先生は祖母から朝に連絡を受けていたので、俺を見ても驚く事もなく一言やさしい言葉をかけてくれた。
それから先生はプリントを配り5月の行事予定として三年生の修学旅行について説明をしていた。
それが終わるとこの”異世界”にきての初めて授業は現代国語からだった。
こいつのカバンから教科書を出してみたが、飛び石の連休だったので二日学校にきていなかったのでどこを開けばいいのかわからなかったが…となりのふっくらボヨヨ~ンとした胸部の山田芽依さんがこちらを見て笑顔で教科書のページを開いて指をさして教えてくれた。

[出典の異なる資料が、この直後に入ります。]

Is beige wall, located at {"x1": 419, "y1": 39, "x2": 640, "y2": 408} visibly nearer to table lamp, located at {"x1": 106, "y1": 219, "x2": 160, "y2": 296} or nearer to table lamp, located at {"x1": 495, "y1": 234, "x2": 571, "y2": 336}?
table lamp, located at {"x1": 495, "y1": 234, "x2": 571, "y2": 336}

俺は軽く頭を下げてお礼をしてそのページを開いて見ると女神の加護のおかげで書いてある内容は読むことができた‥ただ、こいつの頭の知識を使っているのでまだ習ってない事や‥できの悪いこいつが勉強不足で読めない漢字がいっぱいあった。
何しろ学年で148名中いつも3桁の成績だ! 下から数えた方が早いのである。
あんな漫画やアニメのフィギアに夢中になっていれしかたがねえか~
現代国語の石黒先生はいつも窓側の端の席から教科書を読ませる、前の席の少し影が薄くおとなしい伊藤貴信君が立ち上がりぼそぼそと教科書を読みあげた。
”次は俺の番じゃねかよ~…できの悪いこいつの頭で読めね字がいっぱいあるじゃねいか~エーアイなんとかしろよ~”
”ハ~イ…ご主人様…お任せください~”
俺の番になって席から立ち上がると‥読めない漢字は頭にひびくエーアイの声に合わせて上手に読み上げる事ができた。
こうして今日習ったこの国の漢字4文字で構成される言葉、「四字熟語」と総称される言葉に感銘をうけてしまい、俺は必死に覚えていた。
一発逆転、起死回生、九死一生……この「四字熟語」が魔人との対決を思いだして何となく気にいってしまった。